The timing matters. Kenya is three years into an IMF-backed fiscal adjustment that has squeezed public-sector IT budgets, and the Gen Z tax revolt of 2024 made any new digital-services levy politically radioactive. Against that backdrop, the government cannot simply commission a clean-slate re-registration drive the way Côte d'Ivoire did with its RHDP-backed biometric overhaul in 2023. The Interior Ministry has to fix the existing database with the money and political capital it has left.

What Duplication Actually Looks Like on the Ground

Walk into the Huduma Centre on Mama Ngina Street in the CBD on any weekday morning and you will find a queue of people whose digital records have thrown up a flag — usually because a worn-out fingerprint scanner registered the same image twice during original enrolment, or because a name change after marriage created a ghost record alongside the original. Staff there process an average of several dozen such correction cases each week, according to figures the bureau shared with a parliamentary committee in March 2026. The corrections require a supervisor override and, in contested cases, a physical appearance before a registrar, a process that can take up to 45 working days.

The Silicon Savannah ecosystem has noticed.
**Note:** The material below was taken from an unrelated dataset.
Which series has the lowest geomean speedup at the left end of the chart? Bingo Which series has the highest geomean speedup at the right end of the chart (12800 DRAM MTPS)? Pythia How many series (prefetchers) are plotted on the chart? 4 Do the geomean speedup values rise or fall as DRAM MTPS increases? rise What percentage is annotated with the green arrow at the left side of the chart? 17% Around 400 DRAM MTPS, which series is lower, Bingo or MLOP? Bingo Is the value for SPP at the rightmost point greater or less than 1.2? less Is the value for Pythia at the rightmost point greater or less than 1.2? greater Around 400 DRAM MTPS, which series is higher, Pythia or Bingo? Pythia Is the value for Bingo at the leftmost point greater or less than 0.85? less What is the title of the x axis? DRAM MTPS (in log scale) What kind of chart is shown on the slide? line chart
Konvergenz Network Solutions, a Nairobi-based firm that works on government integration projects, has publicly discussed the challenge in industry forums, arguing that the duplication problem cascades into fintech: when a citizen's ID photo in the Integrated Population Registration System does not match the selfie held by a mobile lender, loan applications are automatically rejected, freezing credit access for people in Eastlands who have no alternative borrowing route. The Kenya Bankers Association flagged the same linkage in a March 2026 submission to the Central Bank.

How Nairobi Compares to Lagos and Accra

Lagos faces a structurally identical problem but has taken a different institutional path. Nigeria's National Identity Management Commission has been running a continuous deduplication exercise under its NIMC MWS mobile enrolment push since 2022, and by late 2025 had processed re-verification for roughly 18 million records — a scale Nairobi cannot match given Kenya's smaller population and tighter budget envelope. Accra, meanwhile, benefits from Ghana's centralised Ghana Card infrastructure, where the National Identification Authority moved early to adopt liveness-detection cameras at enrolment, reducing duplicate submissions at source rather than trying to clean them up afterwards.

Nairobi's approach sits between those two poles. The NRB deduplication contract targets back-end algorithmic matching first, physical re-enrolment second — only for cases where the software flags a match confidence score below a set threshold. Industry observers note that this is closer to what Johannesburg's Department of Home Affairs attempted between 2021 and 2023, with mixed results: South Africa found that algorithmic matching alone resolved about 60 percent of flagged duplicates, but the remaining 40 percent required human adjudication, creating its own backlog.

Citizens whose records are flagged should bring their original national ID, a recent utility bill or lease agreement showing their Nairobi address, and any prior Huduma Centre reference number to the nearest service point — the busiest of which remain the Mama Ngina Street branch and the Westlands branch near Sarit Centre. The NRB has said it expects the first phase of algorithmic deduplication to be complete by September 2026, after which it plans to publish a public-facing portal where Kenyans can check whether their record carries an unresolved flag. How well that portal functions, and how quickly the backlog of manual cases clears, will determine whether Nairobi's cautious, budget-constrained approach ends up looking shrewder than Lagos's expensive mass re-enrolment — or simply slower.